On Tue, Nov 09, 2010 at 11:32:57AM +0100, Michel Dänzer wrote:
On Die, 2010-11-09 at 11:07 +0100, Thomas Hellstrom wrote:
On 11/09/2010 10:53 AM, Thomas Hellstrom wrote:
On 11/09/2010 10:29 AM, Markus Trippelsdorf wrote:
OK I've found the buggy commit by bisection:
e376573f7267390f4e1bdc552564b6fb913bce76 is the first bad commit commit e376573f7267390f4e1bdc552564b6fb913bce76 Author: Michel Dänzerdaenzer@vmware.com Date: Thu Jul 8 12:43:28 2010 +1000
drm/radeon: fall back to GTT if bo creation/validation in VRAM
fails.
This fixes a problem where on low VRAM cards we'd run out of
space for validation.
[airlied: Tested on my M7, Thinkpad T42, compiz works with no
problems.]
Signed-off-by: Michel Dänzer<daenzer@vmware.com> Cc: stable@kernel.org Signed-off-by: Dave Airlie<airlied@redhat.com>
Please note that this is an old commit from 2.6.36-rc. When I revert it the kernel no longer crashes. Instead I see the following in my dmesg:
Hmm, so this sounds like something in the Radeon eviction error path is causing corruption. I had a similar problem with vmwgfx, when I tried to unref a BO _after_ ttm_bo_init() failed. ttm_bo_init() is really supposed to call unref itself for various reasons, so calling unref() or kfree() after a failed ttm_bo_init() will cause corruption.
In any case, the error below also suggests something is a bit fragile in the Radeon driver:
First, an accelerated eviction may fail, like in the message below, but then there must always be a backup plan, like unaccelerated eviction to system. On BO creation, there are a number of placement strategies, but if all else fails, it should be possible to initially place the BO in system memory.

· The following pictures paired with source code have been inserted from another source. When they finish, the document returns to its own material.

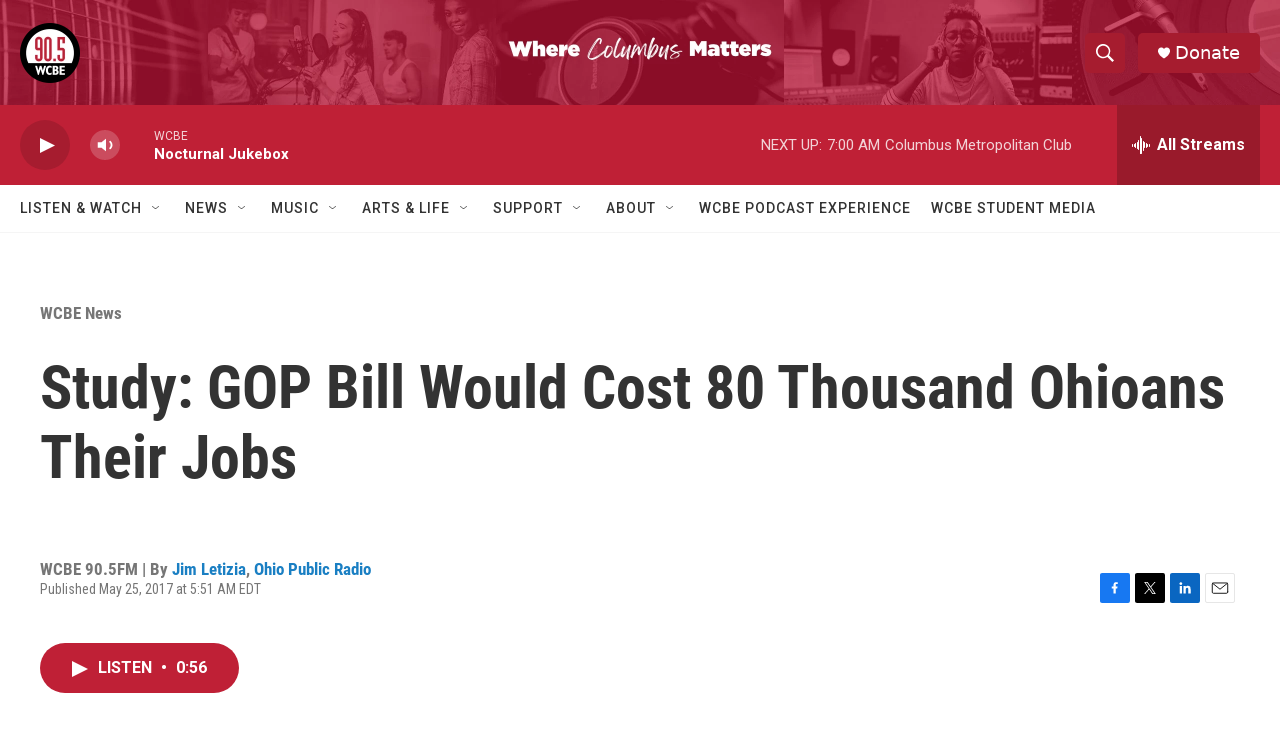

--- FILE ---
content_type: text/html; charset=utf-8
request_url: https://www.google.com/recaptcha/api2/aframe
body_size: 268
content:
<!DOCTYPE HTML><html><head><meta http-equiv="content-type" content="text/html; charset=UTF-8"></head><body><script nonce="YXQnXg9VW3oTocN5JeXKvA">/** Anti-fraud and anti-abuse applications only. See google.com/recaptcha */ try{var clients={'sodar':'https://pagead2.googlesyndication.com/pagead/sodar?'};window.addEventListener("message",function(a){try{if(a.source===window.parent){var b=JSON.parse(a.data);var c=clients[b['id']];if(c){var d=document.createElement('img');d.src=c+b['params']+'&rc='+(localStorage.getItem("rc::a")?sessionStorage.getItem("rc::b"):"");window.document.body.appendChild(d);sessionStorage.setItem("rc::e",parseInt(sessionStorage.getItem("rc::e")||0)+1);localStorage.setItem("rc::h",'1769252430228');}}}catch(b){}});window.parent.postMessage("_grecaptcha_ready", "*");}catch(b){}</script></body></html>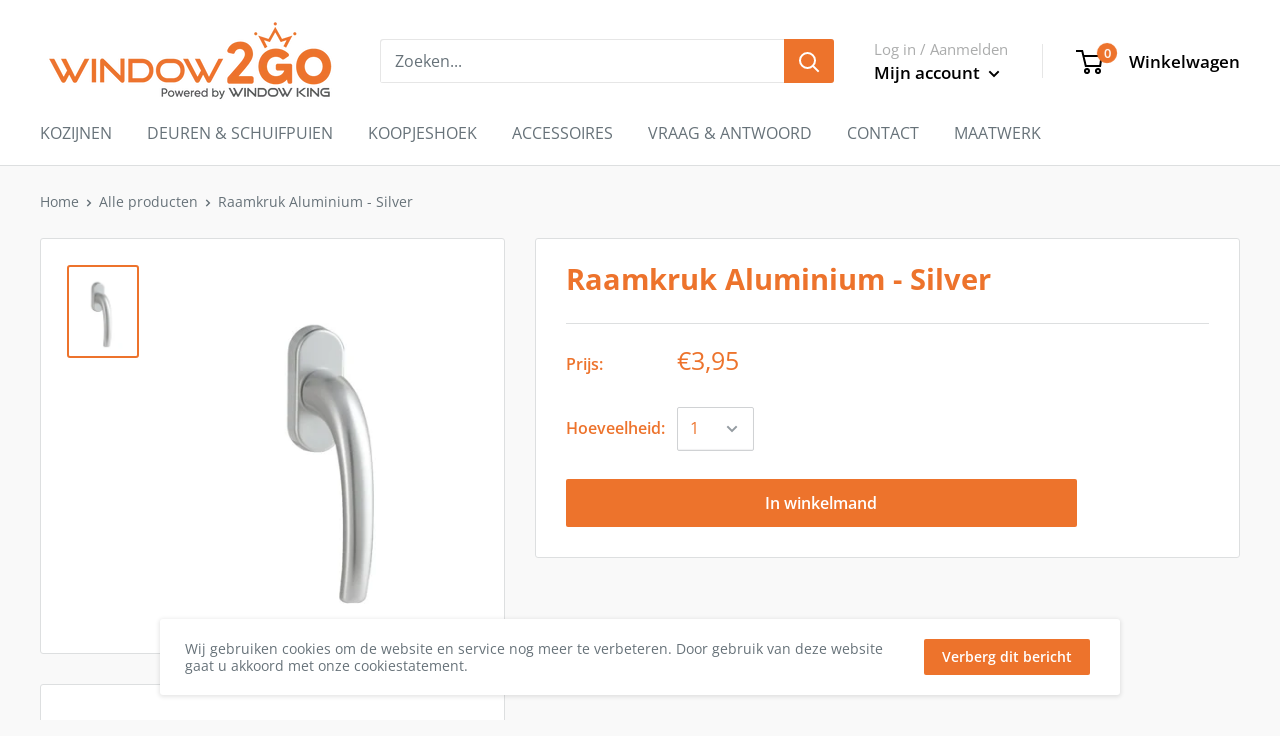

--- FILE ---
content_type: text/javascript
request_url: https://www.window2go.nl/cdn/shop/t/2/assets/custom.js?v=90373254691674712701618062916
body_size: -748
content:
//# sourceMappingURL=/cdn/shop/t/2/assets/custom.js.map?v=90373254691674712701618062916
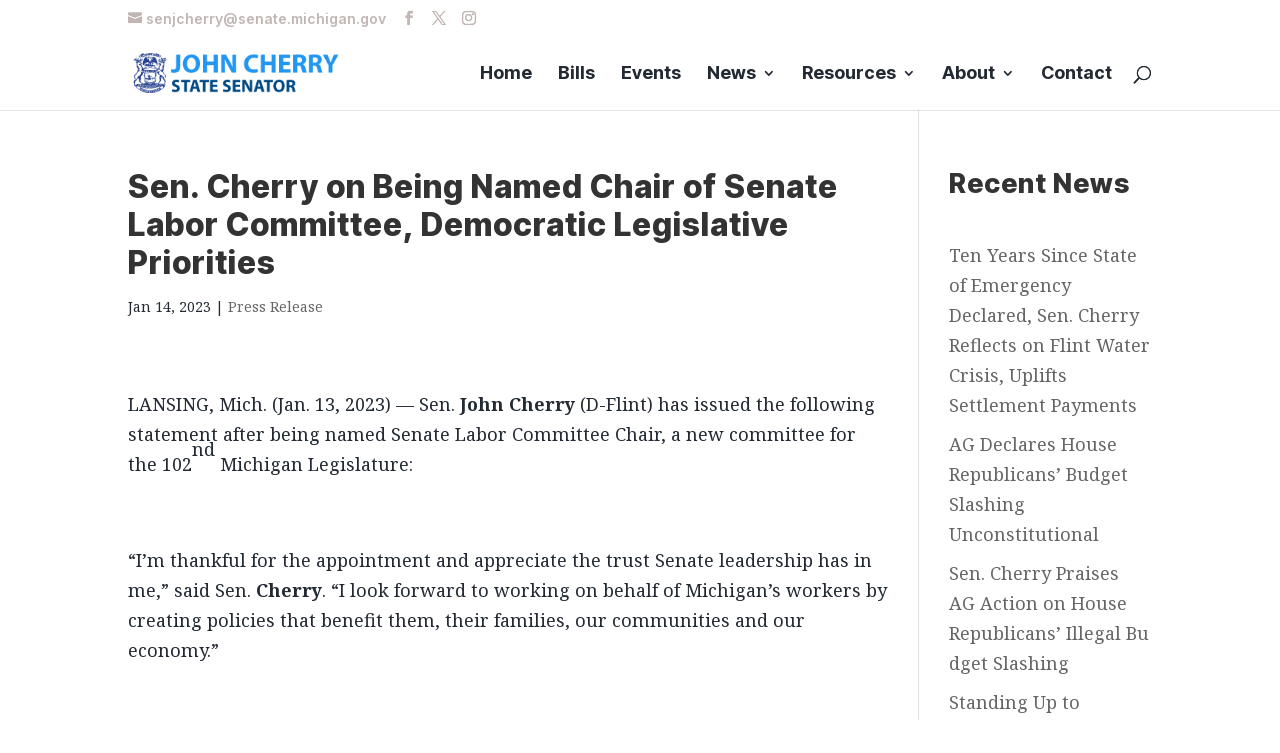

--- FILE ---
content_type: text/css
request_url: https://senatedems.com/cherry/wp-content/et-cache/1/22/346/et-divi-dynamic-346.css?ver=1764867207
body_size: 653
content:
@font-face{font-family:ETmodules;font-display:block;src:url(//senatedems.com/cherry/wp-content/themes/Divi/core/admin/fonts/modules/all/modules.eot);src:url(//senatedems.com/cherry/wp-content/themes/Divi/core/admin/fonts/modules/all/modules.eot?#iefix) format("embedded-opentype"),url(//senatedems.com/cherry/wp-content/themes/Divi/core/admin/fonts/modules/all/modules.woff) format("woff"),url(//senatedems.com/cherry/wp-content/themes/Divi/core/admin/fonts/modules/all/modules.ttf) format("truetype"),url(//senatedems.com/cherry/wp-content/themes/Divi/core/admin/fonts/modules/all/modules.svg#ETmodules) format("svg");font-weight:400;font-style:normal}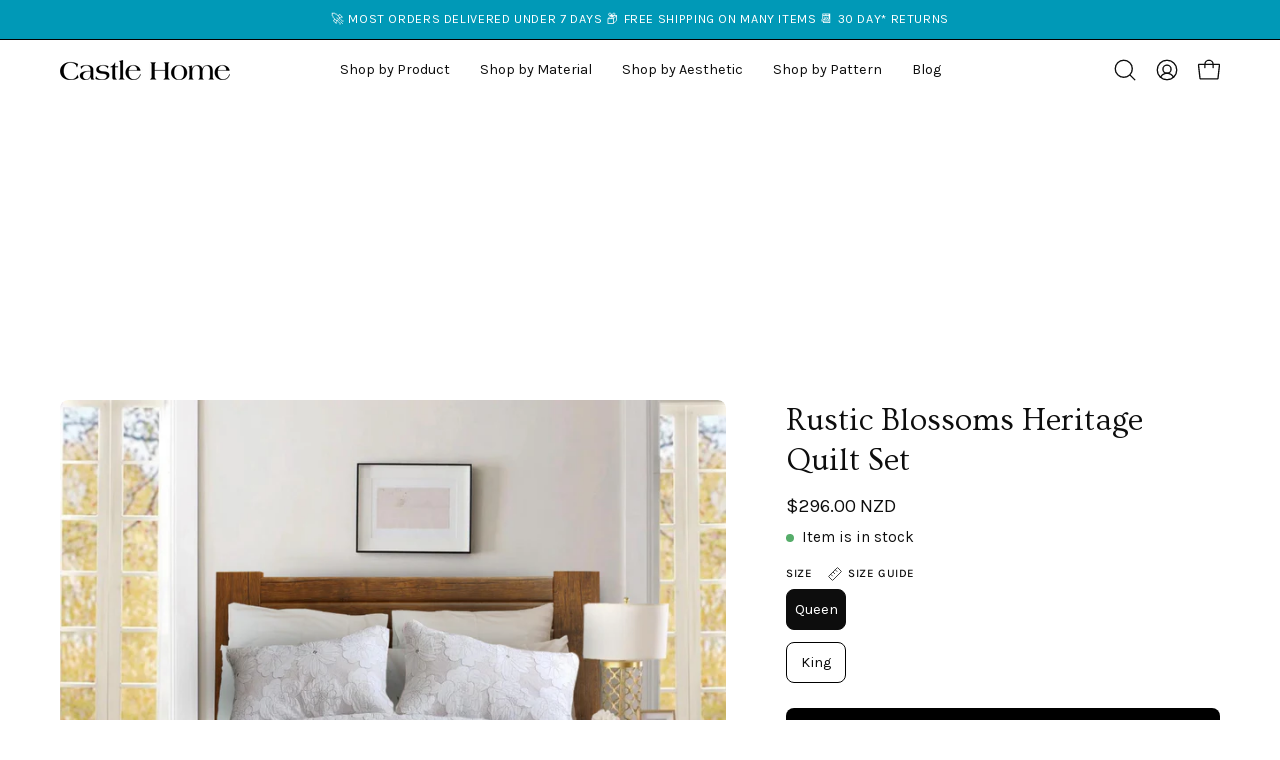

--- FILE ---
content_type: text/html; charset=utf-8
request_url: https://www.google.com/recaptcha/api2/aframe
body_size: 174
content:
<!DOCTYPE HTML><html><head><meta http-equiv="content-type" content="text/html; charset=UTF-8"></head><body><script nonce="tHOGqmBfGlRLC-jHBgzDsg">/** Anti-fraud and anti-abuse applications only. See google.com/recaptcha */ try{var clients={'sodar':'https://pagead2.googlesyndication.com/pagead/sodar?'};window.addEventListener("message",function(a){try{if(a.source===window.parent){var b=JSON.parse(a.data);var c=clients[b['id']];if(c){var d=document.createElement('img');d.src=c+b['params']+'&rc='+(localStorage.getItem("rc::a")?sessionStorage.getItem("rc::b"):"");window.document.body.appendChild(d);sessionStorage.setItem("rc::e",parseInt(sessionStorage.getItem("rc::e")||0)+1);localStorage.setItem("rc::h",'1769027968137');}}}catch(b){}});window.parent.postMessage("_grecaptcha_ready", "*");}catch(b){}</script></body></html>

--- FILE ---
content_type: text/json
request_url: https://conf.config-security.com/model
body_size: 87
content:
{"title":"recommendation AI model (keras)","structure":"release_id=0x28:2c:4d:47:43:34:3c:31:5e:39:42:47:7e:52:25:41:21:7a:3a:75:3a:5c:5b:31:62:76:36:21:37;keras;u7jrqdthwdgdqrsq3xqsfgcf5t7fsa8hn6xo27641ry5olbneuopow04njq6svkzzfb0rqg4","weights":"../weights/282c4d47.h5","biases":"../biases/282c4d47.h5"}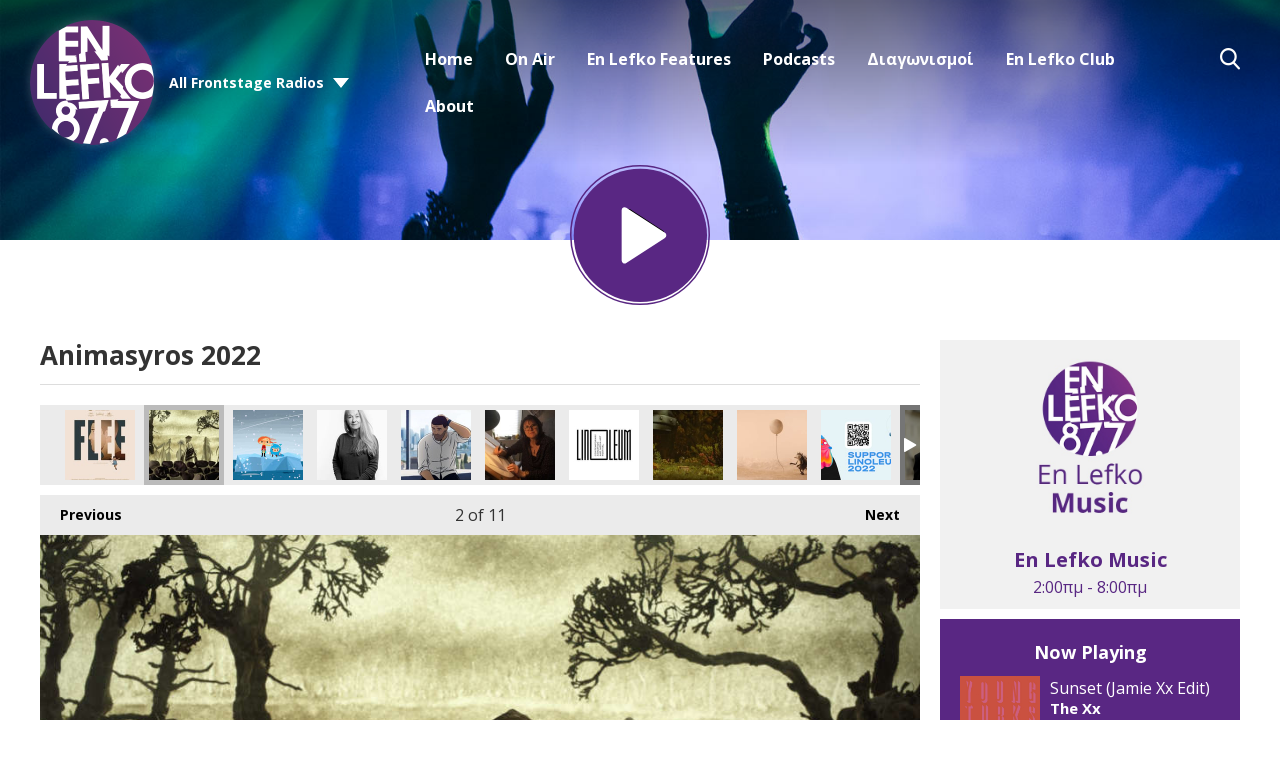

--- FILE ---
content_type: application/javascript
request_url: https://ads.aiir.net/pageads?s=630&path_no_tll=%2Fphotos%2Fanimasyros-2022%2F&pos%5B%5D=6696&pos%5B%5D=to&pos%5B%5D=cs&service_id=3580&callback=_jsonp_1769304055574
body_size: -46
content:
_jsonp_1769304055574({"src":"arm64"});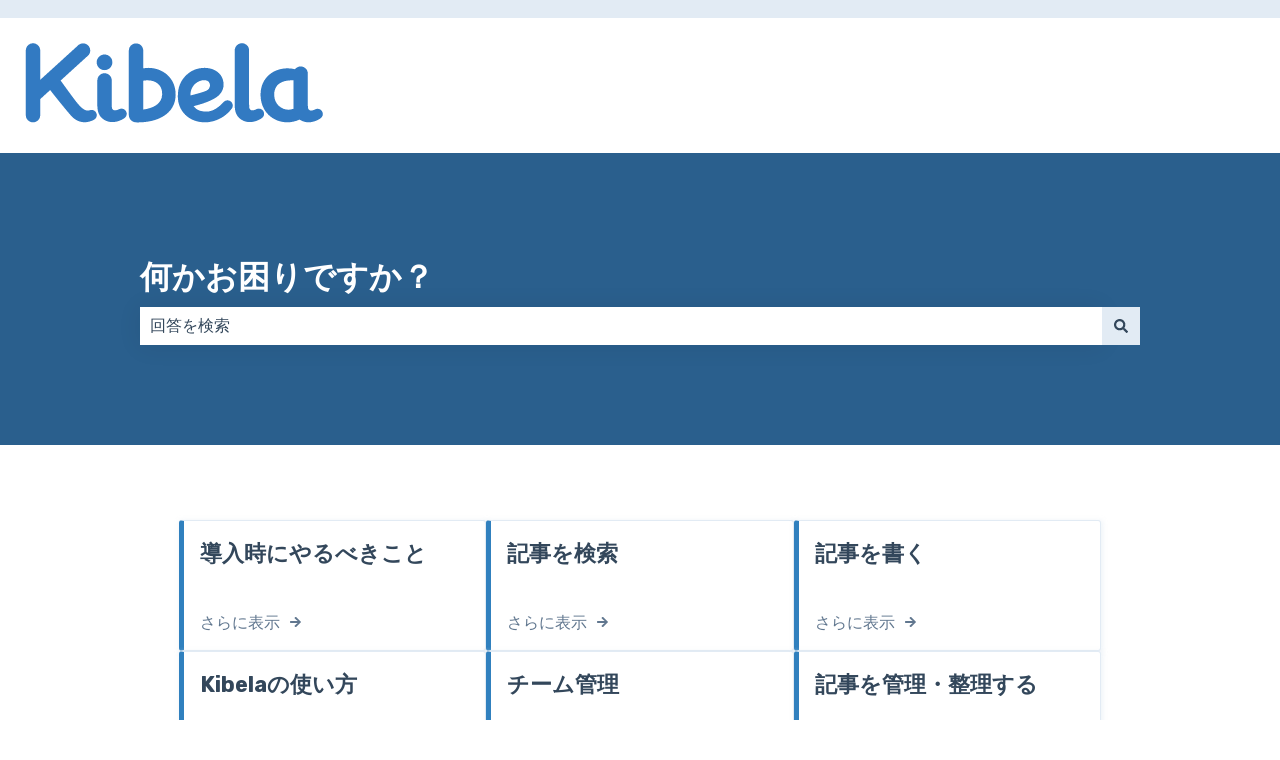

--- FILE ---
content_type: image/svg+xml
request_url: https://support.kibe.la/hubfs/LOGO_Kibela_Blue.svg
body_size: 1264
content:
<?xml version="1.0" encoding="utf-8"?>
<!-- Generator: Adobe Illustrator 23.0.3, SVG Export Plug-In . SVG Version: 6.00 Build 0)  -->
<svg version="1.1" id="レイヤー_1" xmlns="http://www.w3.org/2000/svg" xmlns:xlink="http://www.w3.org/1999/xlink" x="0px"
	 y="0px" viewBox="0 0 1515 412" style="enable-background:new 0 0 1515 412;" xml:space="preserve">
<style type="text/css">
	.st0{fill:#327AC2;}
</style>
<g id="Blue_x5F_LOGO">
	<path class="st0" d="M9.16,43.06l-0.01-0.33c0-20.07,16.27-36.34,36.34-36.34c20.07,0,36.35,16.27,36.35,36.34l-0.01,0.33h0.01
		v148.43L270.65,19.34c1.8-2.07,3.85-3.96,6.16-5.62l0.09-0.08l0.01,0.01l0.27-0.2c16.43-11.56,39.11-7.65,50.68,8.74
		c11.56,16.39,7.62,39.05-8.8,50.62l-0.28,0.18l0,0.01L184.94,195.02c22.9,31.82,71.91,99.68,80.94,110.17
		c14.35,16.68,39.65,49.92,65.85,40.2l0.01,0.03c2.91-1.13,6.06-1.73,9.35-1.73c14.6,0,26.43,11.83,26.43,26.41
		c0,9.75-5.29,18.27-13.17,22.81l0,0.01l-0.31,0.18l-0.36,0.22l-0.18,0.09c-13.05,7.52-68.92,32.66-115.47-20.13
		c-32.88-37.29-84.15-102.21-105.95-130.05l-50.25,45.82v80.71h-0.01l0.01,0.53c0,20.07-16.27,36.34-36.35,36.34
		c-20.07,0-36.34-16.27-36.34-36.34l0.01-0.53H9.15L9.16,43.06L9.16,43.06z"/>
	<path class="st0" d="M1064.21,42.51c0.03-20.07,16.3-36.3,36.36-36.3c20.07,0,36.34,16.26,36.34,36.31l-0.01,0.62v274.33
		c0,15.35,0.98,23.81,10.35,27.46c7.97,3.11,20.46-1.91,25.94-4.47c0.89-0.5,1.81-0.96,2.75-1.35l0.03-0.01v0
		c3.13-1.31,6.56-2.03,10.15-2.03c14.6,0,26.44,11.82,26.44,26.41c0,9.65-5.19,18.09-12.95,22.67l0.01,0.03
		c0,0-53.1,38.36-102.24,6.72c-29.01-18.68-33.16-47.97-33.16-75.43l-0.03-274.96H1064.21z"/>
	<path class="st0" d="M370.34,194.34c0.03-20.07,16.29-36.3,36.35-36.3c20.07,0,36.35,16.26,36.35,36.31l-0.02,0.66v122.46
		c0,15.35,0.99,23.81,10.35,27.46c7.95,3.1,20.42-1.89,25.94-4.47c0.89-0.5,1.81-0.96,2.75-1.35l0.03-0.01l0,0
		c3.13-1.31,6.56-2.03,10.16-2.03c14.6,0,26.43,11.82,26.43,26.41c0,9.65-5.18,18.09-12.94,22.67l0.01,0.03
		c0,0-53.11,38.36-102.25,6.72c-29-18.68-33.15-47.97-33.15-75.43l-0.03-123.13H370.34z"/>
	<path class="st0" d="M1509.15,364.47c0-14.58-11.83-26.41-26.44-26.41c-3.6,0-7.02,0.72-10.15,2.03v0l-0.04,0.02
		c-0.94,0.4-1.86,0.85-2.73,1.35c-5.5,2.57-17.99,7.58-25.96,4.47c-9.36-3.65-10.35-12.11-10.35-27.46V163.32h-0.14
		c0.1-1.09,0.16-2.19,0.16-3.29c0-20.05-16.27-36.31-36.34-36.31c-11.65,0-22.03,5.47-28.66,13.99
		c-80.44-19.75-171.49,25.06-173.82,124.93c-2.68,115.05,105.77,171.96,197.21,129.85l2.1,1.41c49.13,31.64,102.24-6.72,102.24-6.72
		l-0.01-0.02C1503.96,382.57,1509.15,374.12,1509.15,364.47z M1263.51,263.81c2.24-63.56,60.57-71.22,97.3-69.69l0.01,124.34
		c0,6.2,0.22,12.49,0.91,18.73C1319.08,356.34,1261.39,324.16,1263.51,263.81z"/>
	<path class="st0" d="M602.16,133.37V44.96h-0.04l0.04-1.65C602.16,23.26,585.89,7,565.81,7c-20.07,0-36.35,16.26-36.35,36.31
		l0.04,1.65h-0.04v323.46h0.04l-0.04,1.65c0,18.7,14.15,34.1,32.36,36.09l0,0.39c100.38,4.29,201.83-35.69,203.89-137.1
		C767.78,167.91,678.33,118.99,602.16,133.37z M697.66,265.79c-1.67,48.27-46.02,69.5-95.5,76.02V195.81
		C651.08,186.98,699.67,207.54,697.66,265.79z"/>
	<path class="st0" d="M1054.19,321.56c0-14.58-11.83-26.4-26.44-26.4c-6.91,0-13.2,2.65-17.9,7.02l-0.03-0.02l-0.26,0.27
		c-0.8,0.74-1.55,1.55-2.26,2.4c-22.21,23.49-51.72,47.39-85.14,47.39c-31.74,0-52.37-9.05-65.45-27.68
		c35.46-8.74,98.64-27.37,127.18-54.71c37.22-35.64,24.47-81.96,8.54-103.12c-35.77-47.5-119.41-46.27-165.27-6.07
		c-38.9,34.1-50.3,70.49-50.27,115.54c0.03,71.68,54.07,130.35,137.2,130.39c0,0,79,3.25,133.55-67.6l-0.01-0.01
		C1051.72,334.32,1054.19,328.23,1054.19,321.56z M865.75,210.38c23.81-20.02,52.97-21.58,65.6-10.22
		c12.69,11.41,10.27,37.11-10.42,46.46c-17.72,8-51.47,16.45-80.6,24.1C840,243.75,851.57,222.3,865.75,210.38z"/>
	<path class="st0" d="M446.34,102.8c0,21.88-17.75,39.61-39.65,39.61c-21.9,0-39.65-17.74-39.65-39.61s17.75-39.61,39.65-39.61
		C428.59,63.19,446.34,80.92,446.34,102.8L446.34,102.8z"/>
</g>
</svg>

Second, If bo validation fails during a command submission, due to insufficient VRAM / TT, then the driver should retry the complete validation cycle after first blocking all other validators and then evicting everything not pinned, to avoid failures due to fragmentation.
/Thomas
Indeed, it seems like the commit you mention just retries ttm_bo_init() after it previously failed. At that point the bo has been destroyed, so that is probably what's causing the BUG you are seeing.
Admittedly, ttm_bo_init() calling unref on failure is not properly documented in the function description. The reason for doing so is to have a single path for freeing all BO resources already allocated on the point of failure.
Does the patch below fix the problem?
Yes, indeed. I was just about to send the same patch to the list.
Thanks.